Напомним, что в кризисном 2008 году Федеральный резерв США начал так называемые программы количественного смягчения (QE), суть которых заключалась в выкупе у кризисных банков и корпораций их обесценившихся («мусорных») долгов, прежде всего ипотечных облигаций. Тогда же была одновременно снижена ключевая ставка ФРС, причем сразу до практически бесплатного уровня 0,25 %.
Первая программа количественного смягчения QE-1 действовала с 2008 по 2010 г., в результате ФРС выкупила облигации более чем на $1,7 трлн. Соответственно, долларовая масса на такую же сумму была влита в экономику.

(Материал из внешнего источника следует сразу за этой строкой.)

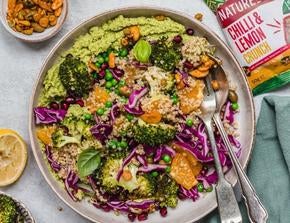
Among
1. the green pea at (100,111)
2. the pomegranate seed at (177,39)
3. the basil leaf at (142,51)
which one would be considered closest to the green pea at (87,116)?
the green pea at (100,111)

Программа QE-2 была начата в ноябре 2010 г. и завершилась в июне 2011 г, ее общий объем — и новая порция вливания свежевыпущенных долларов — составили около $900 млрд.
Программа QE-3 была запущена в сентябре 2012 года и завершилась — внимание! — в октябре 2014 г. В ходе ее реализации ФРС выкупила облигации объемом около $2 трлн.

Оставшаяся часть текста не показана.